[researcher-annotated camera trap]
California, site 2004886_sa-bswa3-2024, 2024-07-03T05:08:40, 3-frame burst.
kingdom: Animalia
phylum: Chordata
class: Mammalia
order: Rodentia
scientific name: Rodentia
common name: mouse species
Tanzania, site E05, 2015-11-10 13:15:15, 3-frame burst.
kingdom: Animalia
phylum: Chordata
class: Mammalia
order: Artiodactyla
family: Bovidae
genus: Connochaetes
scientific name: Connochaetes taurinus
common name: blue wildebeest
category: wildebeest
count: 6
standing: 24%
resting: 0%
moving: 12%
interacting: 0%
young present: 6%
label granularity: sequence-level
-=-=-=-=-
== The problem ==
Check the listing above for lines containing the string "site", and copy each one.

== Exercise output ==
California, site 2004886_sa-bswa3-2024, 2024-07-03T05:08:40, 3-frame burst.
Tanzania, site E05, 2015-11-10 13:15:15, 3-frame burst.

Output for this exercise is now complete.